Yep, I agree, opened this ticket for that.
> We run a large managed hosting platform for publishers with 60+ editors
working daily with press and stock photo's and saw our average CPU load
increase by 9 percent.
Could you provide some more info about this, if possible? In particular,
was that increase seen only when post-processing uploaded images or was it
an overall increase after updating to WP 5.3?
> Bandwidth is cheap, CPU and inodes are not.
Bandwidth may be "cheap" in some cases, but may also be "quite expensive".
Overall it is more expensive that "disk storage".

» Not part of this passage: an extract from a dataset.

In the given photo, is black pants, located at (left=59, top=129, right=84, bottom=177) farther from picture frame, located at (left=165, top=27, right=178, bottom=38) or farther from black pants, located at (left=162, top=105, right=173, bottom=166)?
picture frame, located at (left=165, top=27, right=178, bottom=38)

> Images are mostly already served in a way that doesn't hurt the reader,
for example with responsive images. With that already baked in WordPress
original images never get served.
Right. The changes in WP 5.3 expand and enhance WordPress' ability to
serve images better. Generally the change was to add up to three larger
image sub-sizes. This was done to support more devices with larger screens
and/or high-density displays. Inside WordPress the largest size is also
set as the "full" size. This ensures that original images are never used
when they are "too big" for web use. There is a filter to control what
the "too big" threshold is.
However it seems that PHP (GD and ImageMagick) do not handle
resizing/scaling of very large PNG images well. So this ticket is to
(temporarily?) turn off replacing the "full" size image with a scaled down
version, and use the originally uploaded image as before.
I'm also thinking that more testing/consideration is needed on whether to
create large sub-sizes for PNGs at all. Seems in some cases even a 1024px
PNG can have very large file size, 2MB and over, when resized from PHP.
It would be great if you can provide some examples/more info/more testing.